Both simple and more comprehensive measures can drastically reduce the energy use and emissions connected to buildings. Energy saving projects in the building sector is the cheapest measure in order to reduce the greenhouse gas emissions, and most of them are even profittable.
Isolation, energy efficient windows, ventilation with energy recovery, solar heaters, heat pumps, solar shadowing and control systems for the energy use is just some examples of measures to reduce the energy use in buildings
Thermal energy from the surroundings can be utilised with the aid of a heat pump. Heat sources include outdoor air, ventilation air, background heating (mountains/ground water), ground-source heat, sea water, lakes and rivers.
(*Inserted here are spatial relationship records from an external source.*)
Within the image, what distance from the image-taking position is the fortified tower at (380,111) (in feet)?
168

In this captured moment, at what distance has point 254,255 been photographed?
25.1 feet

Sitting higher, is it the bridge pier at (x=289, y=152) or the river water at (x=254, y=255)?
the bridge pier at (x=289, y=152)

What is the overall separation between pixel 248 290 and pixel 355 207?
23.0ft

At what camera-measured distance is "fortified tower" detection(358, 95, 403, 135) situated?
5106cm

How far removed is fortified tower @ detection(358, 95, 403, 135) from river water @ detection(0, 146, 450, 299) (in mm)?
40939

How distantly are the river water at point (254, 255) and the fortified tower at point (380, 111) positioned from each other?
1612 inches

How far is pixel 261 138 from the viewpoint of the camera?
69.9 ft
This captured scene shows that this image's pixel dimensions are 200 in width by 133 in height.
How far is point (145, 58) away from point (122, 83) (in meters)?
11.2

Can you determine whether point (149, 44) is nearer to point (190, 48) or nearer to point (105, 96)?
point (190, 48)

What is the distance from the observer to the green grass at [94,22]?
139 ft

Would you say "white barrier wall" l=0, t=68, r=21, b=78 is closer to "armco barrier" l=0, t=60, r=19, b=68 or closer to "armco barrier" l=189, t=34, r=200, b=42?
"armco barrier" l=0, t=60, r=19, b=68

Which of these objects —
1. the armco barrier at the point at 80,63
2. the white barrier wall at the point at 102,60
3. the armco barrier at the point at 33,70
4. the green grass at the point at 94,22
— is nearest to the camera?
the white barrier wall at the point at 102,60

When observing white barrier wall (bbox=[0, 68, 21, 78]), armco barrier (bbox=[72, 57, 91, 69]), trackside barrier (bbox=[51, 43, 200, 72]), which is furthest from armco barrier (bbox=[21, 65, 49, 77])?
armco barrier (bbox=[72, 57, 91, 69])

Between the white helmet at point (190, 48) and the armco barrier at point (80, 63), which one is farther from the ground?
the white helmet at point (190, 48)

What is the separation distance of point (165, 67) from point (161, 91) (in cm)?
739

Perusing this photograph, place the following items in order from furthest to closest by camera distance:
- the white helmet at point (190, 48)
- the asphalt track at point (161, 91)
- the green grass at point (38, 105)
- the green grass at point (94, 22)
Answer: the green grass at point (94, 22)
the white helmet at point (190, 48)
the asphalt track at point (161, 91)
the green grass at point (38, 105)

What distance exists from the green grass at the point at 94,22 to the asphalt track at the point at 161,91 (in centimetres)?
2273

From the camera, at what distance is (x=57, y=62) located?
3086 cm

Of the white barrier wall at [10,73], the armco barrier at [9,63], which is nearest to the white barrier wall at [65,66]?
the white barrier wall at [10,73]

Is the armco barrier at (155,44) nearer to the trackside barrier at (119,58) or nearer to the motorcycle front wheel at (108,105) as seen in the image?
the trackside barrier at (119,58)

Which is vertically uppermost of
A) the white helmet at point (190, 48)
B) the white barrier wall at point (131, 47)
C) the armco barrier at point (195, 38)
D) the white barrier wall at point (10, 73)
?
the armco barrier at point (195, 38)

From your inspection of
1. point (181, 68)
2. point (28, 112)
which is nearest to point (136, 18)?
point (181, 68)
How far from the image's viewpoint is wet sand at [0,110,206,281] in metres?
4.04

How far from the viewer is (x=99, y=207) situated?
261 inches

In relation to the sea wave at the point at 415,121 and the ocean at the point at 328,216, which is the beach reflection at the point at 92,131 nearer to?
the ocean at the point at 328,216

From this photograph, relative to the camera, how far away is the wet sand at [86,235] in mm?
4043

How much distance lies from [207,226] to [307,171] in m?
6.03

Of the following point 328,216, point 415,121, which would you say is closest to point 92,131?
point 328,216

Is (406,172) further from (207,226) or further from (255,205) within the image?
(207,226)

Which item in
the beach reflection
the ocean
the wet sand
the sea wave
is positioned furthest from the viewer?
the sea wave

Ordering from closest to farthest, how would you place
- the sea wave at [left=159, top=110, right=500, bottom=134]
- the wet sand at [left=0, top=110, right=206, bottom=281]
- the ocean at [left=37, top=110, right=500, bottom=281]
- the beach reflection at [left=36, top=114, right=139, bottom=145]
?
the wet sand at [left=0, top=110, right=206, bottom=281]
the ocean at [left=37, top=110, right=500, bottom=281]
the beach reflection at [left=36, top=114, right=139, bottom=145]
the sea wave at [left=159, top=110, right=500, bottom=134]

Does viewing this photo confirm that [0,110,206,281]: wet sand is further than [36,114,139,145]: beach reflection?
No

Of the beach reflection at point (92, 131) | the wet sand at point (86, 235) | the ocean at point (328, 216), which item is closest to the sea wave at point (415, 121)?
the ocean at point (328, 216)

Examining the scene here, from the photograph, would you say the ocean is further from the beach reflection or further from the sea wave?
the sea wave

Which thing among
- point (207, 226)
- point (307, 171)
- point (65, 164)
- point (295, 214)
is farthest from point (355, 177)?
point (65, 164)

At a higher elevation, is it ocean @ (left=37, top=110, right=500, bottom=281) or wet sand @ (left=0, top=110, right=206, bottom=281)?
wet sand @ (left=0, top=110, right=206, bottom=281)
A division in SINTEF Energy Research is responsible for managing Norway's work in The International Energy Agency Heat Pump Programme Annex 29 "Ground-Source Heat Pump Systems Overcoming Technical and Market Barriers" (2004-2007). Ground-source heat is a generic term for the withdrawal and storage of low temperature thermal energy in bedrock, ground water and earth.
There is growing interest in ground-source heat in Norway. In 2005, for example, Europe's largest thermal energy storage in mountain was completed in Nydalen. New information about energy wells in the mountains has evoked renewed interest in heat pumps in larger buildings, in particular due to the fact that the systems are effective in both delivering heat and cooling.